None of this has quenched the far right’s desire for more anti-migrant cruelty and violence. Turning vast geographies such as the Sahara and the Mediterranean Sea into death zones is not enough for those who see their fight as a civilisational one, steeped in racial mythology and “remigration” fantasies that will ultimately also turn against Europe’s minority citizens.
The ideas of the far right are gathering in strength, creating alliances across the world and leading to migration being used as a vehicle for authoritarian transformation. In its recent national security strategy, Donald Trump’s administration called for an end to the “era of mass migration” and laid out plans of “cultivating resistance to Europe’s current trajectory” in order to prevent Europe’s “civilizational erasure”. In Germany, the AfD is already celebrating.

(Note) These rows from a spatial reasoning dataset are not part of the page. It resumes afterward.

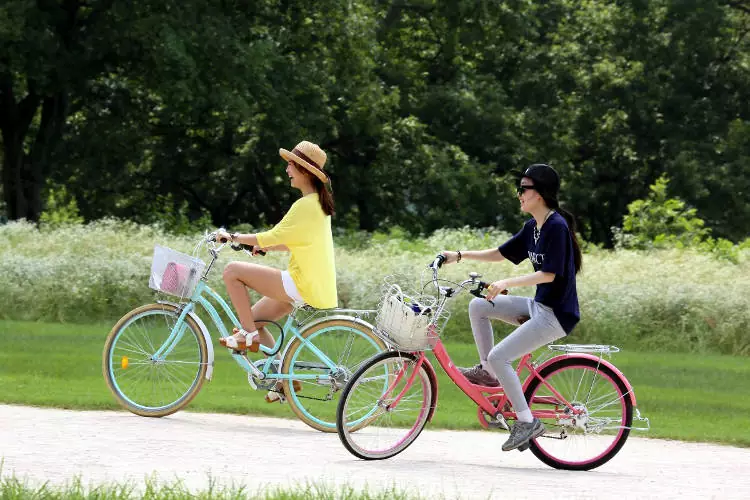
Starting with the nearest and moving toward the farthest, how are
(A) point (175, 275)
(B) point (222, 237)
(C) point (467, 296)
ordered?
(B) point (222, 237) → (A) point (175, 275) → (C) point (467, 296)

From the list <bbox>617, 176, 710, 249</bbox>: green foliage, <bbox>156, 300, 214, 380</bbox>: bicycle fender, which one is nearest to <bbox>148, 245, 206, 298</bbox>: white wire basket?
<bbox>156, 300, 214, 380</bbox>: bicycle fender

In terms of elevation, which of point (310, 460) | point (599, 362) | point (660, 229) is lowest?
point (310, 460)

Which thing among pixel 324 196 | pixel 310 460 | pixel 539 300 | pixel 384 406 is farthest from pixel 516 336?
pixel 324 196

What, then, does the next decade hold for fortress Europe? The EU’s chosen path seems clear. With thepact on migration and asylum coming into full force in 2026, yet another milestone in Europe’s fortification will be reached. Instead of countering the narratives around perpetual migration crisis, the pact turns crisis into policy. It will enable EU member states to accelerate border procedures, extend enforced detention and limit asylum rights when faced with “an exceptional situation of mass influx of third-country nationals”. Yet, according to Amnesty International, the “situations” covered “are so broad, vaguely defined, and overlapping that they are likely to apply regularly. Once in place, it may prove challenging to unwind these exceptions, leading to a normalisation of emergency provisions in Europe.”
In a world with many reasons for forced human mobility – wars and genocides, capitalist exploitation and climate breakdown – ramped-up border security, deportations and a generalised politics of cruelty will never “solve” the issue of migration. What they will achieve is the erosion of democratic norms, the deepening of social divides and the amplification of racist hostility.
Since migration has become the cornerstone of the current authoritarian turn, it is precisely around migration that resistance needs to form. How we will look back on the decade 2026-35 is ultimately up to us. Carrying out rescues in the Mediterranean, disrupting immigration raids and deportation flights, reclaiming cities as spaces of plurality and solidarity – all these are urgently needed interventions that defend our fellow human beings, and take the fight to the authoritarian forces that are growing all around us.